An evaluation should collect information that is seen as credible to the evaluation’s primary users. In some situations, consulting evaluation specialists may be necessary to ensure credible information is gathered. Credible evidence strengthens the evaluation and subsequent recommendations. Credibility can be improved by using multiple procedures for gathering, interpreting, and analyzing data. Stakeholders engaged in defining and gathering data they find credible can lead to a greater chance of acceptance of the evaluation's conclusions and recommendations. Evidence gathering includes indicators, sources, quality, quantity, and logistics.

Types of Credible Evidence

Indicators – indicators address criteria that will be used to evaluate the program. Indicators can be defined to measure program activities (ex: participation rate, levels of client satisfaction, capacity to deliver services) and/or measure program effects (ex: changes in participant behavior, community norms, health status, quality of life, polices/practices).

It is necessary to develop multiple indicators for monitoring the implementation of a program and its effects, but it is important not to define too many indicators as that can detract from the evaluation's goals. A good place to start in developing and defining indicators is the logic model that was developed in Step 2 of the evaluation.

Sources – sources of evidence can include people, documents, or observations that provide information. More than one source of information can be used to gather evidence for each indicator. Selecting multiple sources of evidence provides an opportunity to include different perspectives and can enhance credibility. The criteria used for selecting sources should be clearly stated so that users can interpret information appropriately. Using both qualitative and quantitative information can increase the chance that the evidence is balanced.

Quality – quality refers to the integrity and appropriateness of information used in evaluations. High quality data is reliable, valid, and informative. Quality data is affected by well-defined indicators, data collection methods, training of data collectors, data management, instrument design, coding, and source selection, among others. It is important to note that all data have limitations, and obtaining quality data will have tradeoffs (breadth vs depth). This should be negotiated among stakeholders so that it meets their threshold for credibility.

Quantity – quantity refers to the amount of evidence gathered. When possible, the quantity of information to be gathered should be decided in advance or for evolving processes, criteria for how much information to gather should be set. Quantity of data collected has implications for confidence level, precision, and sufficient power to determine effects.

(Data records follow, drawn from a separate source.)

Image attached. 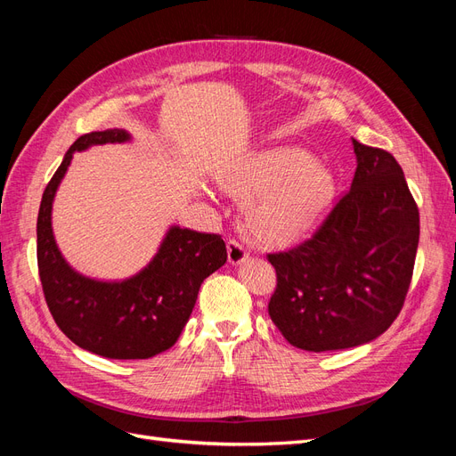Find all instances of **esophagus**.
<instances>
[{"instance_id":"34e87169","label":"esophagus","mask_w":456,"mask_h":456,"mask_svg":"<svg viewBox=\"0 0 456 456\" xmlns=\"http://www.w3.org/2000/svg\"><path fill=\"white\" fill-rule=\"evenodd\" d=\"M228 262L232 266H238V265H243V262L249 258V253H247L245 247L236 241V240H230L228 241Z\"/></svg>"}]
</instances>
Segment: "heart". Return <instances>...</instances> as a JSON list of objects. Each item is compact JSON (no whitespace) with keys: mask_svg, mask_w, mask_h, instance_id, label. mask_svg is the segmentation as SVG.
<instances>
[{"mask_svg":"<svg viewBox=\"0 0 456 456\" xmlns=\"http://www.w3.org/2000/svg\"><path fill=\"white\" fill-rule=\"evenodd\" d=\"M243 203V224L258 245L291 247L322 224L337 198L327 163L298 146H275L245 158L220 178Z\"/></svg>","mask_w":456,"mask_h":456,"instance_id":"obj_1","label":"heart"}]
</instances>
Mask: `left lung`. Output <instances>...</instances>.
Masks as SVG:
<instances>
[{
  "mask_svg": "<svg viewBox=\"0 0 456 456\" xmlns=\"http://www.w3.org/2000/svg\"><path fill=\"white\" fill-rule=\"evenodd\" d=\"M355 175L315 236L268 255L278 287L268 314L289 344L308 352L362 346L403 306L420 220L395 158L352 139Z\"/></svg>",
  "mask_w": 456,
  "mask_h": 456,
  "instance_id": "8db88e82",
  "label": "left lung"
}]
</instances>
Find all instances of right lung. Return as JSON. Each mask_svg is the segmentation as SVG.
<instances>
[{
	"mask_svg": "<svg viewBox=\"0 0 456 456\" xmlns=\"http://www.w3.org/2000/svg\"><path fill=\"white\" fill-rule=\"evenodd\" d=\"M126 129L79 136L47 184L37 215V266L53 320L79 348L110 360H148L169 350L205 278L226 262L216 233L169 226L148 265L126 280H96L70 266L54 240L53 201L76 151L131 142Z\"/></svg>",
	"mask_w": 456,
	"mask_h": 456,
	"instance_id": "obj_1",
	"label": "right lung"
}]
</instances>
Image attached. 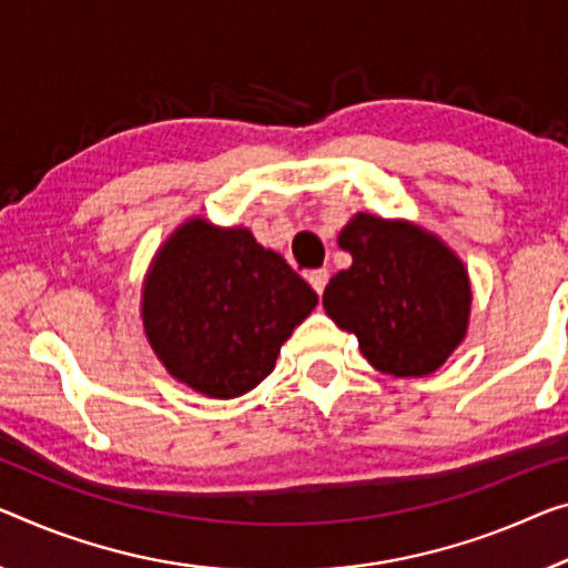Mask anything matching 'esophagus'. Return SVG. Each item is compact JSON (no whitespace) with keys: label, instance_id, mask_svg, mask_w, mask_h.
<instances>
[{"label":"esophagus","instance_id":"34e87169","mask_svg":"<svg viewBox=\"0 0 568 568\" xmlns=\"http://www.w3.org/2000/svg\"><path fill=\"white\" fill-rule=\"evenodd\" d=\"M327 278H329V272H327V268H314V272H310V274H307V282H310V286H312V290L317 292V294L325 292Z\"/></svg>","mask_w":568,"mask_h":568}]
</instances>
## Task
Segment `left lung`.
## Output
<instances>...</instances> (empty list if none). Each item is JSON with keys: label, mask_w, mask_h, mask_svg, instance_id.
<instances>
[{"label": "left lung", "mask_w": 568, "mask_h": 568, "mask_svg": "<svg viewBox=\"0 0 568 568\" xmlns=\"http://www.w3.org/2000/svg\"><path fill=\"white\" fill-rule=\"evenodd\" d=\"M353 256L322 294L335 325L375 371L424 378L467 337L473 284L439 235L404 217L355 213L337 235Z\"/></svg>", "instance_id": "obj_1"}]
</instances>
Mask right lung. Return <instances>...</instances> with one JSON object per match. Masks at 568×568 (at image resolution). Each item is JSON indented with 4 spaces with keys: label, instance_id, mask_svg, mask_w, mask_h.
<instances>
[{
    "label": "right lung",
    "instance_id": "right-lung-1",
    "mask_svg": "<svg viewBox=\"0 0 568 568\" xmlns=\"http://www.w3.org/2000/svg\"><path fill=\"white\" fill-rule=\"evenodd\" d=\"M317 307L312 286L243 225L187 217L142 284V325L174 381L235 398L274 371L282 345Z\"/></svg>",
    "mask_w": 568,
    "mask_h": 568
}]
</instances>
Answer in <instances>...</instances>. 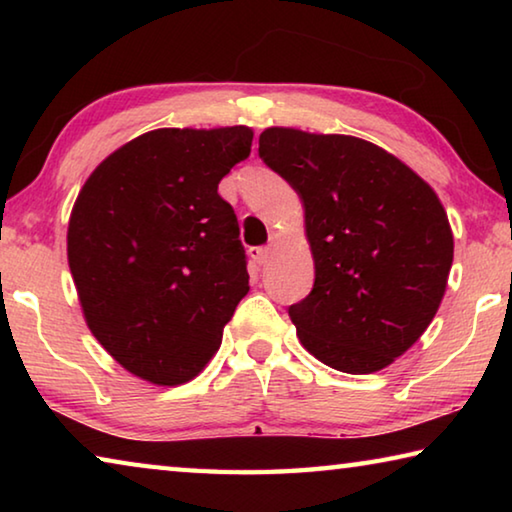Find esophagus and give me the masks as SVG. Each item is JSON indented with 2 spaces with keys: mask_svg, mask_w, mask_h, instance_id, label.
Here are the masks:
<instances>
[{
  "mask_svg": "<svg viewBox=\"0 0 512 512\" xmlns=\"http://www.w3.org/2000/svg\"><path fill=\"white\" fill-rule=\"evenodd\" d=\"M250 257L255 259L257 264H268L271 262V257H273V248H268V246H264V248H250Z\"/></svg>",
  "mask_w": 512,
  "mask_h": 512,
  "instance_id": "esophagus-1",
  "label": "esophagus"
}]
</instances>
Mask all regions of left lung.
I'll return each instance as SVG.
<instances>
[{
  "instance_id": "left-lung-1",
  "label": "left lung",
  "mask_w": 512,
  "mask_h": 512,
  "mask_svg": "<svg viewBox=\"0 0 512 512\" xmlns=\"http://www.w3.org/2000/svg\"><path fill=\"white\" fill-rule=\"evenodd\" d=\"M259 158L305 205L316 280L289 307L302 348L350 375L391 366L447 289L454 235L438 194L393 153L352 135L271 126Z\"/></svg>"
}]
</instances>
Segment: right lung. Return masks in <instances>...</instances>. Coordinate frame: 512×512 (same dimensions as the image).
Wrapping results in <instances>:
<instances>
[{
    "mask_svg": "<svg viewBox=\"0 0 512 512\" xmlns=\"http://www.w3.org/2000/svg\"><path fill=\"white\" fill-rule=\"evenodd\" d=\"M253 128H158L90 173L67 225V262L90 332L155 386L192 381L248 293L237 214L219 183Z\"/></svg>",
    "mask_w": 512,
    "mask_h": 512,
    "instance_id": "1",
    "label": "right lung"
}]
</instances>
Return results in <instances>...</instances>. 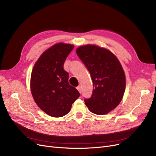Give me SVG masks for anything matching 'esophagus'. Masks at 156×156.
I'll list each match as a JSON object with an SVG mask.
<instances>
[{
	"label": "esophagus",
	"instance_id": "34e87169",
	"mask_svg": "<svg viewBox=\"0 0 156 156\" xmlns=\"http://www.w3.org/2000/svg\"><path fill=\"white\" fill-rule=\"evenodd\" d=\"M77 89L78 90V91L81 93V86H78L77 87Z\"/></svg>",
	"mask_w": 156,
	"mask_h": 156
}]
</instances>
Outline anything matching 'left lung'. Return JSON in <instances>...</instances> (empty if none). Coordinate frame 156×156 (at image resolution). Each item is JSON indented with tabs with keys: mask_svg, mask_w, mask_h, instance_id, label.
<instances>
[{
	"mask_svg": "<svg viewBox=\"0 0 156 156\" xmlns=\"http://www.w3.org/2000/svg\"><path fill=\"white\" fill-rule=\"evenodd\" d=\"M76 53L93 83L91 97L84 99L86 105L94 114H107L119 105L125 92V73L119 60L110 51L96 45L79 47Z\"/></svg>",
	"mask_w": 156,
	"mask_h": 156,
	"instance_id": "obj_1",
	"label": "left lung"
}]
</instances>
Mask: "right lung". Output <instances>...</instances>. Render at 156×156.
<instances>
[{
    "instance_id": "add662e5",
    "label": "right lung",
    "mask_w": 156,
    "mask_h": 156,
    "mask_svg": "<svg viewBox=\"0 0 156 156\" xmlns=\"http://www.w3.org/2000/svg\"><path fill=\"white\" fill-rule=\"evenodd\" d=\"M74 45L59 43L44 51L34 66L30 89L33 98L41 109L53 117L63 116L70 111L80 94L68 82L64 69L67 56Z\"/></svg>"
}]
</instances>
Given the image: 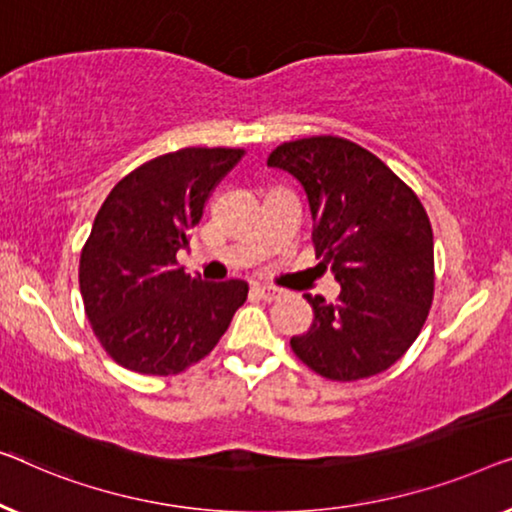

Logistics – logistics refers to the physical infrastructure, timing, and methods for gathering and handling evidence. Each technique for gathering evidence should be appropriate based on the source, plan of analysis, and strategy for communicating findings. It is important to consider the cultural norms for gathering evidence and ensure that privacy or confidentiality agreements are in place where necessary.

Example From Innovation Station: Washington State Parent Child Assistance Program (PCAP) 

The AMCHP Innovation Station Best Practice Parent Child Assistance Program (PCAP) is a three year advocacy/case management model for women who are at-risk for substance abuse during pregnancy as well as their families. PCAP used several indicators for their evaluation design. For example, client satisfaction and behavior change in the following areas: alcohol/drug treatment; abstinence from alcohol/drugs; family planning & subsequent birth; health & well‐ being of target child; family connection with services; and stability indicators: education, source of income, employment. The sources of evidence included the participants, the Advocate Client Relationship Inventory (a 27-item instrument), and pre/post-tests. In terms of logistics, PCAP collected data at various times – during the intervention, upon completion of the intervention, and about two and half years following the intervention. The PCAP gathered data using surveys and other techniques.